Objective » Your task is to write out the lines from the line containing "From the photographic" through the last line of the material, exactly.

(Dataset rows)

• • • • •

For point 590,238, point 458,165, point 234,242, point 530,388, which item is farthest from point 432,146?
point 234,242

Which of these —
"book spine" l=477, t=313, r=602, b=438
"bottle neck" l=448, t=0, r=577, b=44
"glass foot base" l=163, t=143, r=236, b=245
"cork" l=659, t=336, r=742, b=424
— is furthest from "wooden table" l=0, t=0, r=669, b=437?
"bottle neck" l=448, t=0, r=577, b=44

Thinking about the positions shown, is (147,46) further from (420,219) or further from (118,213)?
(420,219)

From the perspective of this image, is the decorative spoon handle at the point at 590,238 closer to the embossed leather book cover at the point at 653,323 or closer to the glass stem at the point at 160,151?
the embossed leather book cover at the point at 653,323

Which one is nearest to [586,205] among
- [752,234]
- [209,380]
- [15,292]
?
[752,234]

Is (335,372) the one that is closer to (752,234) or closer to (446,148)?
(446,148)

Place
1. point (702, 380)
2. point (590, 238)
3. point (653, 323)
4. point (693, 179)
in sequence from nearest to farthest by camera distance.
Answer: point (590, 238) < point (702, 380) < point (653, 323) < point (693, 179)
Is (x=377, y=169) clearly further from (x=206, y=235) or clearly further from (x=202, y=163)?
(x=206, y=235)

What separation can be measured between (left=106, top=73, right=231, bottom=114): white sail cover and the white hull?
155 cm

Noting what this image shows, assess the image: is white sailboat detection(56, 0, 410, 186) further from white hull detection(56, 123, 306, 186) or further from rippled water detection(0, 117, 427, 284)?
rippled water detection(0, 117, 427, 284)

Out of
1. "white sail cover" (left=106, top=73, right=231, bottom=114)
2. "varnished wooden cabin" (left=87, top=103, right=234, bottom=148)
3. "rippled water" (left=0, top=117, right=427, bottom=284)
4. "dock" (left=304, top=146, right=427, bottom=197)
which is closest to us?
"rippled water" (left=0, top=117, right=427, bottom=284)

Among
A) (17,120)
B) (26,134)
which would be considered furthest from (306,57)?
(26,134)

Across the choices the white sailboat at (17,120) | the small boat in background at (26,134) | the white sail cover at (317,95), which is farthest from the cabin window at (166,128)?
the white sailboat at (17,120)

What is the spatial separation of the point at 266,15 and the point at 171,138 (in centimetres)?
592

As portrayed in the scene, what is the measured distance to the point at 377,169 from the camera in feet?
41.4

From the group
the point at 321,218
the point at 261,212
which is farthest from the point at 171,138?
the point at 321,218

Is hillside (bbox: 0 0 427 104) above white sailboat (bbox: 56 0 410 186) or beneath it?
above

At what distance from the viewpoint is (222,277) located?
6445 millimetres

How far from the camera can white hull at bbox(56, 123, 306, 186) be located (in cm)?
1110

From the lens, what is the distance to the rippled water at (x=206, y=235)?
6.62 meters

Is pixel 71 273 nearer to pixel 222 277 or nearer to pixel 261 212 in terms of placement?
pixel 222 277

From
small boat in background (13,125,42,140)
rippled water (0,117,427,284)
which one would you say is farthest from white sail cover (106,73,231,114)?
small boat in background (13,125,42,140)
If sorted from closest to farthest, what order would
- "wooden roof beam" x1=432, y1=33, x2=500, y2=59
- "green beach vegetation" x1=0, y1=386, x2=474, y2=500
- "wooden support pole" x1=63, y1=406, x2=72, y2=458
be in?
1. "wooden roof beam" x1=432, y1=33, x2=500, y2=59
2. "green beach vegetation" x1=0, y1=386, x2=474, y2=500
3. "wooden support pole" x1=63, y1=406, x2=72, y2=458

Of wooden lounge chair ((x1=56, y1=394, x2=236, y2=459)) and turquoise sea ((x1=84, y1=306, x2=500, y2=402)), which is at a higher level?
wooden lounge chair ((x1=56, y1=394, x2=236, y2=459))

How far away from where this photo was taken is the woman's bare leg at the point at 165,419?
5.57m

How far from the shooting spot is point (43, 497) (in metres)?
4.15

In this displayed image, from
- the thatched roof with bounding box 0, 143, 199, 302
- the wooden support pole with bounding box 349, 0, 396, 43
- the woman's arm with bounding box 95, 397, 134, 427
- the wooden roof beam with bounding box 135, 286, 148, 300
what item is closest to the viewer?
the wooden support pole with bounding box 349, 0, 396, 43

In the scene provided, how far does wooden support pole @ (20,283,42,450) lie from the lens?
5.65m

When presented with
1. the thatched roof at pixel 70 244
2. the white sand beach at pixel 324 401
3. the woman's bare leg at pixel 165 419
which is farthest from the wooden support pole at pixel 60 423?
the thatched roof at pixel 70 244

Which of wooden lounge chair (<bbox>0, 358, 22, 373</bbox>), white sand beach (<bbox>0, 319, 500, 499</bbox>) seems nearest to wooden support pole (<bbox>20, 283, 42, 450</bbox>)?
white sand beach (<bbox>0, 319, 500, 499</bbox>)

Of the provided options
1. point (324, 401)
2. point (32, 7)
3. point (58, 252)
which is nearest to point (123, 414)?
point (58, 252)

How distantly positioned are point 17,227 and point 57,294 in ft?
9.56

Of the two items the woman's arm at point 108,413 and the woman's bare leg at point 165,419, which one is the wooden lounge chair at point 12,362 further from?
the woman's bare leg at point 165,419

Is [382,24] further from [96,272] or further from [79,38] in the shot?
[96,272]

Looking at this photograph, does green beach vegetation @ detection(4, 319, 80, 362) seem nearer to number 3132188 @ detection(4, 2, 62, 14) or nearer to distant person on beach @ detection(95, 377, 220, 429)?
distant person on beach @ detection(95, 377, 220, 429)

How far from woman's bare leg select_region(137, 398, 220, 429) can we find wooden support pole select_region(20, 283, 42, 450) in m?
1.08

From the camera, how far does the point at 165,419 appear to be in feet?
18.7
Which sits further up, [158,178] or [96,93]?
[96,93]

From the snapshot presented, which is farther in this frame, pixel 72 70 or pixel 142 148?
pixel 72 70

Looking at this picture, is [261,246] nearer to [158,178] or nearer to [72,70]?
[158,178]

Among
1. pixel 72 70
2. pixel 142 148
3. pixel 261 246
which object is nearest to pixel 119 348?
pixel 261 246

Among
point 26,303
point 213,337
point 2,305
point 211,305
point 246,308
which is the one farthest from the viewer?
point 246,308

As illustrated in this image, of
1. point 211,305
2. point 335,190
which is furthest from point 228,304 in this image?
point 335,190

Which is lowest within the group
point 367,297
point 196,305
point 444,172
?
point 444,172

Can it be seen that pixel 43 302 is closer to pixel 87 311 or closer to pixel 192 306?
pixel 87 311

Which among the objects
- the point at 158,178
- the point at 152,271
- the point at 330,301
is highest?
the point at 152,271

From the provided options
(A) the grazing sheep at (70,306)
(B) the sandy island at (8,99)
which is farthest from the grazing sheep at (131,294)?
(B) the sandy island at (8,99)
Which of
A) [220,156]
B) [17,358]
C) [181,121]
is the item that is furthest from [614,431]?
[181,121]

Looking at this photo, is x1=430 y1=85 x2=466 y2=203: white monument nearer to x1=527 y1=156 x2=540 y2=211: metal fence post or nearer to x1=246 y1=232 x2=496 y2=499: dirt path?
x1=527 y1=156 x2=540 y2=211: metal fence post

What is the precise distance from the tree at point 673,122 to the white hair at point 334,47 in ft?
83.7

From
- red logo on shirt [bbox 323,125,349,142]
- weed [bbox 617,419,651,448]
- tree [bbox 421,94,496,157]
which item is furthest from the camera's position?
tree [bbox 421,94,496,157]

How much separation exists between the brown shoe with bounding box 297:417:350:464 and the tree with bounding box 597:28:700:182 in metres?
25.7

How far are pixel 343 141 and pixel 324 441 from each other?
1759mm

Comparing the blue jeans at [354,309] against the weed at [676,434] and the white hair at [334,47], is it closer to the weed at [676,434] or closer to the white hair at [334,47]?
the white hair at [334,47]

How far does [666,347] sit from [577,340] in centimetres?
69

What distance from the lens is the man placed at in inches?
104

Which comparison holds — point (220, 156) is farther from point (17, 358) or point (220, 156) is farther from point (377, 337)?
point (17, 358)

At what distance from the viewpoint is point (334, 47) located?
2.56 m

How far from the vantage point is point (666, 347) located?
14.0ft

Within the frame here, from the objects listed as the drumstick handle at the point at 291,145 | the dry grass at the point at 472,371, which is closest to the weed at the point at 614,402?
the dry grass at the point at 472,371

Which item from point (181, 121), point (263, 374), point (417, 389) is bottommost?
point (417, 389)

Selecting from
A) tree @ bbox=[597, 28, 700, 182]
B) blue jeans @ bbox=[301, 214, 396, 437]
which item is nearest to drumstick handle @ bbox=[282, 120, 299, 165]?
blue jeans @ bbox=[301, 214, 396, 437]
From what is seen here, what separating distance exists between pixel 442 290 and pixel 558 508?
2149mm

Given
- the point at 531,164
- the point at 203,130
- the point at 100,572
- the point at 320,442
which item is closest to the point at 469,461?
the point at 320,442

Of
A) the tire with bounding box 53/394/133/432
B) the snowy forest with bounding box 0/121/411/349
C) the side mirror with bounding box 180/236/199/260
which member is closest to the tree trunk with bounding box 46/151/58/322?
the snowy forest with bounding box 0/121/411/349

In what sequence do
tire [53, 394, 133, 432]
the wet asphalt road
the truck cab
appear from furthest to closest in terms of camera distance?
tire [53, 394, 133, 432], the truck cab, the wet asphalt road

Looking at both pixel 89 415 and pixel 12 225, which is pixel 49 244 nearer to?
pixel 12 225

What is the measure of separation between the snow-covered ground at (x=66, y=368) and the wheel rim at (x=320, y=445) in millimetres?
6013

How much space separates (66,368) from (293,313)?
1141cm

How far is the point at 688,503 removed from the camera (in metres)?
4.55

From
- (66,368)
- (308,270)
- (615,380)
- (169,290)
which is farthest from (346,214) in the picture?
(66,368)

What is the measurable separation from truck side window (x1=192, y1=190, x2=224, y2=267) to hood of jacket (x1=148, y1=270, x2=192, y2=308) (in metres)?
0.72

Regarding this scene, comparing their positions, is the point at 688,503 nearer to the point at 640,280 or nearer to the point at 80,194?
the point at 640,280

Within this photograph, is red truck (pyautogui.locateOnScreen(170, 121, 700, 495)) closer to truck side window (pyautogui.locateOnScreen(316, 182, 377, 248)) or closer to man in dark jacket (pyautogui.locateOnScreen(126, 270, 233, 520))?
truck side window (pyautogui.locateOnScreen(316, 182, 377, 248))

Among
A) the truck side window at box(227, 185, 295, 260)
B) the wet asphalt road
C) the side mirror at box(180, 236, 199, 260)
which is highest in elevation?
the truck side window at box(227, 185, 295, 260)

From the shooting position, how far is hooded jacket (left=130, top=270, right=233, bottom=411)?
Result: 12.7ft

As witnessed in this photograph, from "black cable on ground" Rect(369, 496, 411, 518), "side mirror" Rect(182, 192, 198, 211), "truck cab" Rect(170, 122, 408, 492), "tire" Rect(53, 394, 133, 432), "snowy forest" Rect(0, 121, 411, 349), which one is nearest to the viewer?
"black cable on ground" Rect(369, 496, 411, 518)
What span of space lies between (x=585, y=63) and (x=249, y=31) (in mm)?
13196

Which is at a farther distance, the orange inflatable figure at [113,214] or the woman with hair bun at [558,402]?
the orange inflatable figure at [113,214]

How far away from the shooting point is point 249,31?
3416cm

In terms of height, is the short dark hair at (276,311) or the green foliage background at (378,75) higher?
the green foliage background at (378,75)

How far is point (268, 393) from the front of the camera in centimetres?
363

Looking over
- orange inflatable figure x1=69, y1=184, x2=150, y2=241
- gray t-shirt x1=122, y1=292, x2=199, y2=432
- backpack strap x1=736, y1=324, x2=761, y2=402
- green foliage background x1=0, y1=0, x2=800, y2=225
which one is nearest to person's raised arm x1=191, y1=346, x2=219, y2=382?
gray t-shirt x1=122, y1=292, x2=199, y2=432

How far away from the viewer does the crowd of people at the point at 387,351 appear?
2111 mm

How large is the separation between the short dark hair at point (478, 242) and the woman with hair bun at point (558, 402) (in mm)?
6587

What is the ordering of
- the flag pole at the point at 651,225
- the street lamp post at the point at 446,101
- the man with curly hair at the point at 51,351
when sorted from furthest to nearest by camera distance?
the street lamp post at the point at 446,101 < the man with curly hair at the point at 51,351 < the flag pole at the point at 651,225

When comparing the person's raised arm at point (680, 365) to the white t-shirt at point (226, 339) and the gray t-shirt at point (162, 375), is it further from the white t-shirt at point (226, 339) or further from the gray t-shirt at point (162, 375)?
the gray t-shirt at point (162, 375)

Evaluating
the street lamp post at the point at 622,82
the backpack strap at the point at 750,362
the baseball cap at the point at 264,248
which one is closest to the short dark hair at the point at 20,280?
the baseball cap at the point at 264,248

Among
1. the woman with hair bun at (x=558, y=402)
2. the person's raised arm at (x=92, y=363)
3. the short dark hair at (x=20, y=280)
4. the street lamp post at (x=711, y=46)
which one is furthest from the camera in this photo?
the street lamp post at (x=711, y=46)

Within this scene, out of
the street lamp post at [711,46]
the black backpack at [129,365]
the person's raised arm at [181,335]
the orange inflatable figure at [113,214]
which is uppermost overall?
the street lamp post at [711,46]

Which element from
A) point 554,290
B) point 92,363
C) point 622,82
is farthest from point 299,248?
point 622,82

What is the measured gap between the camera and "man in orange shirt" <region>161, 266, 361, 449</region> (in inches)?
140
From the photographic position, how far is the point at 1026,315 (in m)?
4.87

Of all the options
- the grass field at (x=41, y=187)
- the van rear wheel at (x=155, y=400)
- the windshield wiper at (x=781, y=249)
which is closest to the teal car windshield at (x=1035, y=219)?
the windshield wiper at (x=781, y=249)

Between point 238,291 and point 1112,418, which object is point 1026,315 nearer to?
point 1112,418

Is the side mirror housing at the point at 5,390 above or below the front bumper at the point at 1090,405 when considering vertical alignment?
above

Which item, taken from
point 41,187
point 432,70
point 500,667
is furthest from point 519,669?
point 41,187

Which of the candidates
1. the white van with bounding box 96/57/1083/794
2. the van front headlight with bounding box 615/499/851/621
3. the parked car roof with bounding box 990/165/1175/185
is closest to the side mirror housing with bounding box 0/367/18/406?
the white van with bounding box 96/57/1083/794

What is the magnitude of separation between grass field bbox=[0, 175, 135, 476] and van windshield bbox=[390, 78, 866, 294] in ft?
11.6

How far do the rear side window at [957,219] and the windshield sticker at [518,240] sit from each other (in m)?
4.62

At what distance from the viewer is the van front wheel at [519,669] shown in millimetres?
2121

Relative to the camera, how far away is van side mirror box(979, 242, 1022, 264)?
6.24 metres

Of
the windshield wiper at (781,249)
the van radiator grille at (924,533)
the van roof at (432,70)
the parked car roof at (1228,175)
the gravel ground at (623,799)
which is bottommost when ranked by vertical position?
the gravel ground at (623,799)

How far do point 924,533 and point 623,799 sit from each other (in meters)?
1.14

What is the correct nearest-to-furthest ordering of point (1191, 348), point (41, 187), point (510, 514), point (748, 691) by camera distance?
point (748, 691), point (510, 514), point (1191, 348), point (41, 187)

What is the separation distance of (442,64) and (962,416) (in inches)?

• • • • •

Response to this exercise »
From the photographic position, how far is the point at 1026,315 (in m)?
4.87

Of all the options
- the grass field at (x=41, y=187)
- the van rear wheel at (x=155, y=400)
- the windshield wiper at (x=781, y=249)
which is closest to the teal car windshield at (x=1035, y=219)?
the windshield wiper at (x=781, y=249)

Between point 238,291 and point 1112,418, which object is point 1026,315 nearer to?
point 1112,418

Is the side mirror housing at the point at 5,390 above or below the front bumper at the point at 1090,405 when considering vertical alignment?
above

Which item, taken from
point 41,187
point 432,70
point 500,667
is furthest from point 519,669?
point 41,187

Which of the candidates
1. the white van with bounding box 96/57/1083/794
2. the van front headlight with bounding box 615/499/851/621
3. the parked car roof with bounding box 990/165/1175/185
is closest to the side mirror housing with bounding box 0/367/18/406?
the white van with bounding box 96/57/1083/794

What is the magnitude of separation between grass field bbox=[0, 175, 135, 476] and van windshield bbox=[390, 78, 866, 294] in ft?
11.6

How far do the rear side window at [957,219] and the windshield sticker at [518,240] sit from each other (in m)?
4.62

At what distance from the viewer is the van front wheel at [519,669] shown in millimetres?
2121

Relative to the camera, how far away is van side mirror box(979, 242, 1022, 264)?
6.24 metres

Of
the windshield wiper at (781,249)
the van radiator grille at (924,533)
the van roof at (432,70)
the parked car roof at (1228,175)
the gravel ground at (623,799)
which is bottommost when ranked by vertical position?
the gravel ground at (623,799)

How far do point 924,533 and point 623,799 sit from each other (in meters)?
1.14

What is the correct nearest-to-furthest ordering of point (1191, 348), point (41, 187), point (510, 514), point (748, 691) by camera distance?
point (748, 691), point (510, 514), point (1191, 348), point (41, 187)

What is the separation distance of (442,64) and (962,416) (in inches)?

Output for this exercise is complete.